A. El escarabajo de Wittgenstein.
En sus Investigaciones Filosóficas Ludwig Wittgenstein pone el siguiente ejemplo:

Imagina que al nacer te dan una caja con un escarabajo dentro. Se trata de un objeto muy valioso
y extremadamente personal, tanto, que nadie puede ver el interior de la caja salvo uno mismo. De
este modo, no existe una forma objetiva de confirmar que todas las cajas contengan lo mismo. En
el mejor de los casos podrían contener un escarabajo de verdad, pero nada garantiza al cien por
cien que en lugar del escarabajo no haya otros insectos, como una hormiga o una araña, o que
incluso no haya nada, eso sí, sea lo que sea, siempre se considerará bajo el término de
«escarabajo».

Supongamos que la descripción del «escarabajo» se establece teniendo en cuenta solo el que
guardamos en nuestra caja, ya que no podemos ver el resto. De ser así, la definición de lo que es
un escarabajo cambiaría continuamente, dependiendo de cada persona. Es más, cuando uso la
palabra «escarabajo», ¿a cuál de ellos me estoy refiriendo? Sin duda al mío, pero no hay forma
posible de saber si al del resto. Es por eso que, según Wittgenstein, para la construcción de la
palabra y del concepto «escarabajo» lo que hay dentro de cada caja particular es irrelevante. La
palabra bien podría acabar significando, sin más, «esa cosa que está en la caja de cada persona».

Tal vez el ejemplo con escarabajos pueda resultar un poco extraño, pero Wittgenstein lo aplica en
primer lugar al concepto de «dolor». Por tanto, si continuamos con el símil, la palabra «dolor» no
se puede relacionar con nuestra propia experiencia y sensación personal de dolor, sino que solo
tiene sentido como acuerdo colectivo del hecho del dolor.

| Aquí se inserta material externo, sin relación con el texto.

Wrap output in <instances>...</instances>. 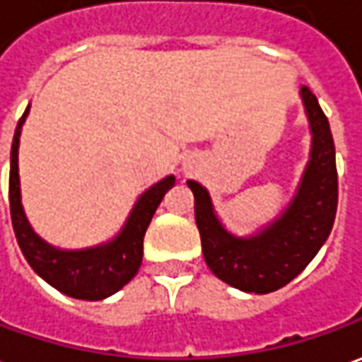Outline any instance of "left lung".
<instances>
[{
    "label": "left lung",
    "instance_id": "obj_1",
    "mask_svg": "<svg viewBox=\"0 0 362 362\" xmlns=\"http://www.w3.org/2000/svg\"><path fill=\"white\" fill-rule=\"evenodd\" d=\"M313 133L312 160L284 216L251 239L225 231L214 214L206 188L189 180L202 251L209 270L243 292L269 294L286 286L322 249L337 211V166L329 121L313 92L302 88Z\"/></svg>",
    "mask_w": 362,
    "mask_h": 362
}]
</instances>
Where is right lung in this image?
<instances>
[{
	"label": "right lung",
	"mask_w": 362,
	"mask_h": 362,
	"mask_svg": "<svg viewBox=\"0 0 362 362\" xmlns=\"http://www.w3.org/2000/svg\"><path fill=\"white\" fill-rule=\"evenodd\" d=\"M27 113L29 107L25 110L15 129L9 168V211L17 243L33 270L42 280H47L50 286L57 288L58 292L90 302L103 300L115 294L137 274L143 260V239L146 227L155 216L158 204L163 202L164 194L174 186V176H166L139 198L117 239L86 251H58L42 241L39 235L33 233L31 225L25 219L19 198L17 151Z\"/></svg>",
	"instance_id": "add662e5"
}]
</instances>
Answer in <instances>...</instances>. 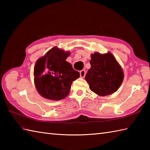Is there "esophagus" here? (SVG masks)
Instances as JSON below:
<instances>
[{"instance_id": "34e87169", "label": "esophagus", "mask_w": 150, "mask_h": 150, "mask_svg": "<svg viewBox=\"0 0 150 150\" xmlns=\"http://www.w3.org/2000/svg\"><path fill=\"white\" fill-rule=\"evenodd\" d=\"M85 75H86V71L85 70H81V71H80V76H81V78H84V77H85Z\"/></svg>"}]
</instances>
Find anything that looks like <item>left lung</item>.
I'll list each match as a JSON object with an SVG mask.
<instances>
[{"mask_svg": "<svg viewBox=\"0 0 150 150\" xmlns=\"http://www.w3.org/2000/svg\"><path fill=\"white\" fill-rule=\"evenodd\" d=\"M91 68L85 79L90 89L100 96H106L117 91L124 78L123 71L112 54L95 53L91 55Z\"/></svg>", "mask_w": 150, "mask_h": 150, "instance_id": "left-lung-1", "label": "left lung"}]
</instances>
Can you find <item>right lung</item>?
Wrapping results in <instances>:
<instances>
[{"label": "right lung", "mask_w": 150, "mask_h": 150, "mask_svg": "<svg viewBox=\"0 0 150 150\" xmlns=\"http://www.w3.org/2000/svg\"><path fill=\"white\" fill-rule=\"evenodd\" d=\"M69 52L54 47L37 60L34 81L40 95L50 100H60L69 94L72 82L80 77L66 59Z\"/></svg>", "instance_id": "add662e5"}]
</instances>
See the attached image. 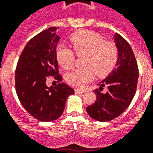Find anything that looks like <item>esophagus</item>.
Wrapping results in <instances>:
<instances>
[{
    "label": "esophagus",
    "instance_id": "esophagus-1",
    "mask_svg": "<svg viewBox=\"0 0 153 153\" xmlns=\"http://www.w3.org/2000/svg\"><path fill=\"white\" fill-rule=\"evenodd\" d=\"M74 91H75L76 94H83V93H84V91H80V90H78V89L75 90Z\"/></svg>",
    "mask_w": 153,
    "mask_h": 153
}]
</instances>
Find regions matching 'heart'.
<instances>
[{
	"instance_id": "b5f03b06",
	"label": "heart",
	"mask_w": 153,
	"mask_h": 153,
	"mask_svg": "<svg viewBox=\"0 0 153 153\" xmlns=\"http://www.w3.org/2000/svg\"><path fill=\"white\" fill-rule=\"evenodd\" d=\"M71 48L59 44L56 48L57 61L62 68H72L77 56H85L83 66L66 75L69 84L77 88H82L93 79L95 73L99 77H104L112 71L117 64L118 47L112 41H104L99 33L81 30L70 35Z\"/></svg>"
}]
</instances>
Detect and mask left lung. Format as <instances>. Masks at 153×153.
<instances>
[{"label":"left lung","mask_w":153,"mask_h":153,"mask_svg":"<svg viewBox=\"0 0 153 153\" xmlns=\"http://www.w3.org/2000/svg\"><path fill=\"white\" fill-rule=\"evenodd\" d=\"M114 38L119 51L117 67L98 84L100 89L94 91L96 101L87 107L88 115L101 122L112 120L128 108L138 82V65L131 45L117 33ZM103 86L108 88L106 92H102Z\"/></svg>","instance_id":"8db88e82"}]
</instances>
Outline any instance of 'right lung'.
Wrapping results in <instances>:
<instances>
[{"instance_id":"obj_1","label":"right lung","mask_w":153,"mask_h":153,"mask_svg":"<svg viewBox=\"0 0 153 153\" xmlns=\"http://www.w3.org/2000/svg\"><path fill=\"white\" fill-rule=\"evenodd\" d=\"M58 27H51L34 36L25 45L17 64L15 87L20 102L38 120L51 122L63 113L66 99L74 90L61 82L55 87L46 86L50 77L59 82L56 46L60 39Z\"/></svg>"}]
</instances>
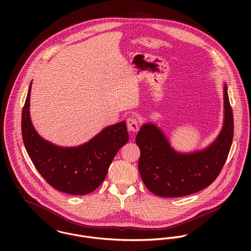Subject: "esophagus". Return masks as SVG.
<instances>
[{
    "instance_id": "34e87169",
    "label": "esophagus",
    "mask_w": 251,
    "mask_h": 251,
    "mask_svg": "<svg viewBox=\"0 0 251 251\" xmlns=\"http://www.w3.org/2000/svg\"><path fill=\"white\" fill-rule=\"evenodd\" d=\"M126 125H127V128L129 131L132 132H136L139 129V126H138V122L136 119L134 118H128L126 121Z\"/></svg>"
}]
</instances>
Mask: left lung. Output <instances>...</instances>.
<instances>
[{"label":"left lung","mask_w":251,"mask_h":251,"mask_svg":"<svg viewBox=\"0 0 251 251\" xmlns=\"http://www.w3.org/2000/svg\"><path fill=\"white\" fill-rule=\"evenodd\" d=\"M224 120L217 138L205 150L176 151L153 124H145L136 135L140 149L138 168L146 187L160 197H181L208 187L219 175L234 134L233 111L224 84Z\"/></svg>","instance_id":"8db88e82"}]
</instances>
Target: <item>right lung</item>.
Returning <instances> with one entry per match:
<instances>
[{"instance_id": "obj_1", "label": "right lung", "mask_w": 251, "mask_h": 251, "mask_svg": "<svg viewBox=\"0 0 251 251\" xmlns=\"http://www.w3.org/2000/svg\"><path fill=\"white\" fill-rule=\"evenodd\" d=\"M29 87L22 110V138L36 170L59 191L85 195L97 189L105 179L117 151L129 140L126 122L105 127L89 142L64 148L44 140L32 125Z\"/></svg>"}]
</instances>
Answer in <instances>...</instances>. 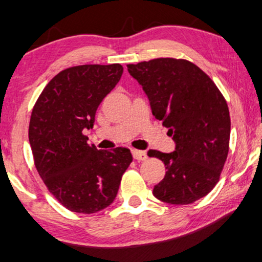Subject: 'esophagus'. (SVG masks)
Masks as SVG:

No podría ser de otro modo, ya que no
podemos saber exactamente lo que otras personas están experimentando o sintiendo.

Pero volviendo a los escarabajos, si tratamos de usar la palabra «escarabajo» para referirnos a lo
que hay dentro de nuestra caja estamos hablando de algo que no puede conocer nadie más aparte
de nosotros mismos, por lo no tendría sentido que la palabra hiciera referencia a nada personal o
subjetivo. De esta manera, concluye Wittgenstein, no existe tal cosa como un lenguaje privado. El
lenguaje que utilizamos para comunicar sensaciones subjetivas de nuestro mundo privado ‒por
ejemplo, del dolor‒ es un lenguaje formado en el ámbito de lo social. Una idea, la del lenguaje
como un arte social, sobre la que años después volvería Quine en su ensayo La relatividad
ontológica, aunque desde el punto de vista de la traducción entre idiomas. Uno de los discípulos
de Quine, Daniel Dennett, iría todavía más lejos al afirmar en “La conciencia explicada” que una
experiencia interior solo puede comprenderse como un acto social porque solo existe en tanto en
cuanto es comunicable.

B. Wittgenstein el ver-como. ¿Qué ves, Pato o conejo?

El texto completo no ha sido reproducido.